Available data ▸
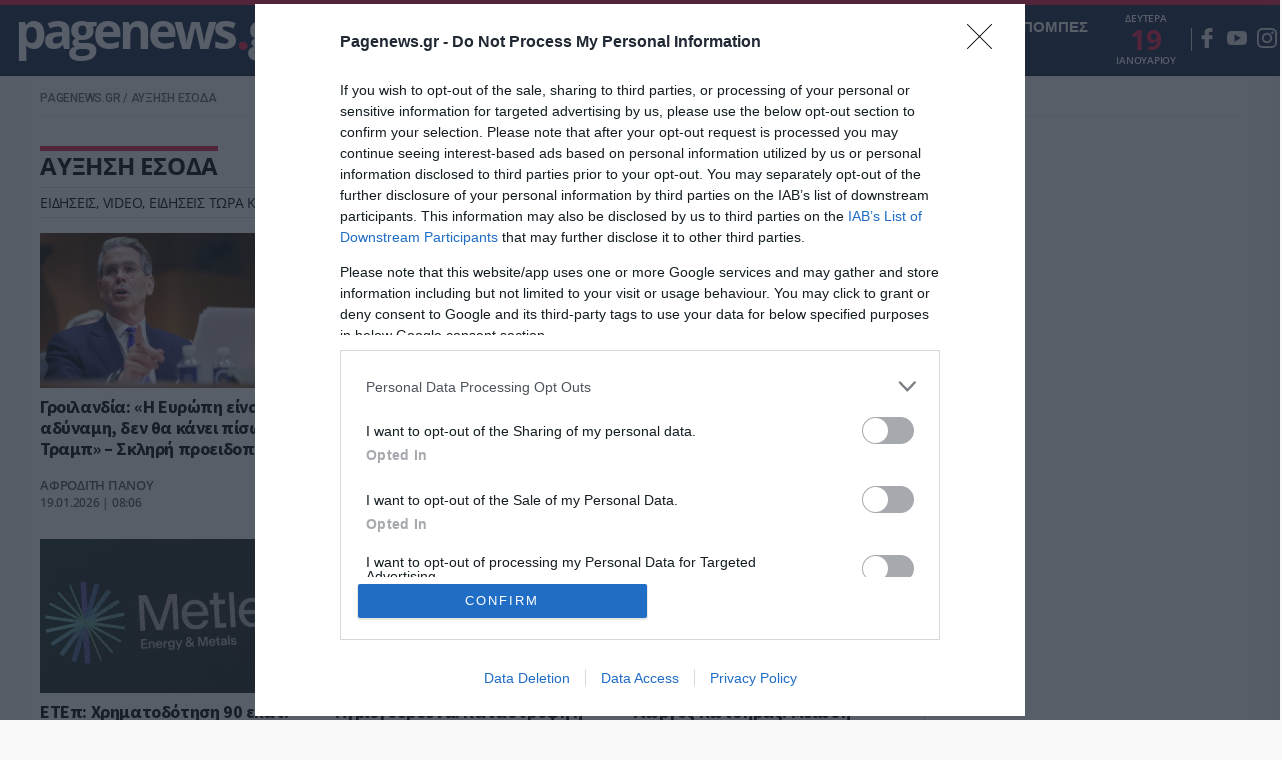

--- FILE ---
content_type: text/css
request_url: https://www.pagenews.gr/wp-content/themes/pagenews_vw/assets/components/vir/vir_css.css?ver=1
body_size: 1612
content:
.virsection{background-image:url(/wp-content/themes/pagenews_vw/assets/components/vir/images/home-vir-background.jpg);margin:40px 0;height:560px;background-position:center;background-size:cover;background-repeat:no-repeat;background-color:#51a897}
.virsection__wrap{display:flex}
.virsection__main{width:calc(100% - 335px);height:560px;position:relative;display:flex}
.virsection__main--link{position:absolute;left:0;top:0;width:100%;height:100%;z-index:9999}
.virsection__main--frame{position:relative;width:625px;height:495px;margin:35px}
.virsection__main--frame-img{position:absolute;left:50%;top:50%;width:510px;height:400px;transform:translate(-50%,-50%);object-fit:cover;object-position:center;z-index:90}
.virsection__main--frame-frm{position:absolute;left:0;top:0;width:100%;height:100%;object-fit:contain;object-position:center;z-index:99}
.virsection__main--info{width:calc(100% - 700px);height:100%;margin:80px 0 0}
.virsection__main--info-section{text-transform:uppercase;font-size:18px;position:relative}
.virsection__main--info-section:after{position:absolute;content:"";top:12px;left:-45px;width:35px;height:2px;background-color:#000;z-index:80}
.virsection__main--info-section:before{position:absolute;content:"";top:9px;left:-15px;width:8px;height:8px;border-radius:100%;background-color:#000;z-index:80}
.virsection__main--more-image{width:30px;margin-left:5px}
.virsection__main--more{display:flex;align-items:center;font-size:15px;font-weight:700;margin-top:21px}
.virsection__main--info-person{display:flex;align-items:flex-end}
.virsection__main--info-person-name{width:calc(100% - 85px);font-size:38px;font-family:serif;font-style:italic}
.virsection__main--info-person-image{width:80px;mix-blend-mode:multiply}
.virsection__main--title{font-family:serif;font-size:36px;text-transform:uppercase;line-height:1.1;margin-top:10px;color:#fff;letter-spacing:-1px;display:-webkit-box;-webkit-line-clamp:3;-webkit-box-orient:vertical;overflow:hidden}
.virsection__main--lead{font-size:15px;margin-top:15px;position:relative;overflow:hidden;height:100px}
.virsection__main--lead::after{position:absolute;content:"";left:0;bottom:0;width:100%;height:25px;background-image:linear-gradient(to bottom,rgba(81,168,151,0),rgba(81,168,151,1));z-index:80}
.virsection__left--link{margin-left:-185px}
.virsection__left--image{height:560px;width:523px}


.virsingle__head{ background-color: #51a897; padding: 20px 0; }
.virsingle__head--wrap{ display: flex; justify-content: center; align-items: center; }
.virsingle__head--image-person{ width: 30%; margin-right: -15%; z-index: 2; object-fit: contain; object-position: center; height: 25vh; }
.virsingle__head--image-articl{ width: calc(100% - 15%); z-index: 1; height: 60vh; object-fit: cover; object-position: center; }
.virsingle__subhead{ background-image:url('/wp-content/themes/pagenews_vw/assets/components/vir/images/subhead_fasa.jpg'); background-position:center; 
  background-size:cover; background-repeat:no-repeat; }
.virsingle__subhead--wrap { display: flex; align-items: flex-end; }
.virsingle__subhead--logo { width: 300px; margin-bottom: -3px; }
.virsingle__subhead--logo > img { width: 100%; }
.virsingle__subhead--info { width: calc(100% - 600px); padding: 20px; display: flex; flex-direction: column; justify-content: flex-end; }
.virsingle__subhead--info-section { color: #51a897; font-size: 16px; text-transform: uppercase; font-weight: bold; margin-bottom: 15px;   }
.virsingle__subhead--info-pername {  color: #aaa; font-size: 30px; font-family: serif; font-style: italic; }
.virsingle__subhead--info-title {  color: #fff; font-size: 24px; font-family: serif; text-transform: uppercase;  }
.virsingle__bio--wrap,
.virsingle__content--wrap{ display: flex; }
.virsingle__bio--empty,
.virsingle__content--empty{ width: 300px; }
.virsingle__bio--content,
.virsingle__content--content{ width: calc(100% - 600px); padding: 20px; font-size: 18px; position: relative; }
.virsingle__content--content { padding-bottom: 0; }
.virsingle__bio--content { padding: 50px 20px; font-size: 20px; color: #444; font-family: serif; font-style: italic; }
.virsingle__bio--content>img { float: left; width: 125px; margin: 0 20px 5px 0; mix-blend-mode: multiply; filter: grayscale(1); }
  .virsingle__bio--content>a { color: black; display: block; margin-top: 15px; }
.virsingle__content--content { border-bottom: 1px solid #b2b2b2;  margin-bottom: 30px; }
.virsingle__content--content::before,
.virsingle__content--content::after { position: absolute; content: ""; width: 7px; height: 7px; background-color: #b2b2b2; border-radius: 100%; bottom: -4px; }
.virsingle__content--content::before{ left: 0;}
.virsingle__content--content::after {right: 0;}
.virsingle__bio { background-color: #DEDDDB; }
.virsingle__subhead--social {width: 300px; align-self: flex-start;  margin-top: 20px; }
.virsingle__subhead--social .sticky { display: block; position: relative; top: initial; }
.virsingle__subhead--social .single-share.sticky .at-share-btn { background-color: transparent!important; border: none;   }
.virsingle__subhead--social .single-share.sticky .at-share-btn svg { fill: #fff!important; }


.category-vir.archive #pagecontainer { margin: auto; background: initial; }
.category-vir #pagenews-website { background: #51a897;
    background-size: cover; background-repeat: no-repeat; background-position: center;}
.category-vir .o-section-heading,
.category-vir.archive .the-river li .tile-content .o-head { color: #fff; }
.category-vir.archive .the-river li .tile-content .o-meta ul.o-meta__byline {display: none; }
ins.dcmads { display: none!important; }
.category-vir.archive .xxxbreadcrumb * { color: #fff; }

#VirHeader { display: flex; height: 110px; justify-content: space-between; background-position:center; background-size:cover;
  background-image:url('/wp-content/themes/pagenews_vw/assets/components/vir/images/subhead_fasa.jpg'); background-repeat:no-repeat; }



@media (max-width: 1026px){
  .virsingle__head--image-articl { height: 45vh; }
  .virsingle__subhead--wrap{ flex-direction: column; padding: 0;}
  .virsingle__subhead--logo { width: 100%; display: flex; justify-content: flex-end; margin: 5px; }
  .virsingle__subhead--logo>img { width: 120px; width: auto; }
  .virsingle__subhead--info { width: 100%; }
  .virsingle__subhead--social { width: 300px; margin-top: 0; }
  .virsingle__subhead--social .sticky { padding: 0; }
  .virsingle__bio--empty, 
  .virsingle__content--empty { width: 0;}
  .virsingle__bio--content, 
  .virsingle__content--content { width: 100%; }

  .virsection{height:auto}
  .virsection__wrap{flex-direction:column;padding:0}
  .virsection__left--link{margin-left:0;width:100%;background:#51a897;text-align:right}
  .virsection__left--image{height:140px;width:auto}
  .virsection__main { flex-direction: column; width: 100%; height: auto; }
  .virsection__main--frame { position: relative; width: 100%; height: auto; margin: 0; }
  .virsection__main--frame-frm { position: relative; padding: 30px 10%; }
  .virsection__main--frame-img { width: 72%; height: 70%; }
  .virsection__main--info { width: 100%; height: auto; padding: 40px; margin: 0; }
  #VirHeader .ople_head_right  {display: none; }
}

Directions ▸ Copy each line of the entries that includes the word "blend".

Exercise result ▸
.virsection__main--info-person-image{width:80px;mix-blend-mode:multiply}
.virsingle__bio--content>img { float: left; width: 125px; margin: 0 20px 5px 0; mix-blend-mode: multiply; filter: grayscale(1); }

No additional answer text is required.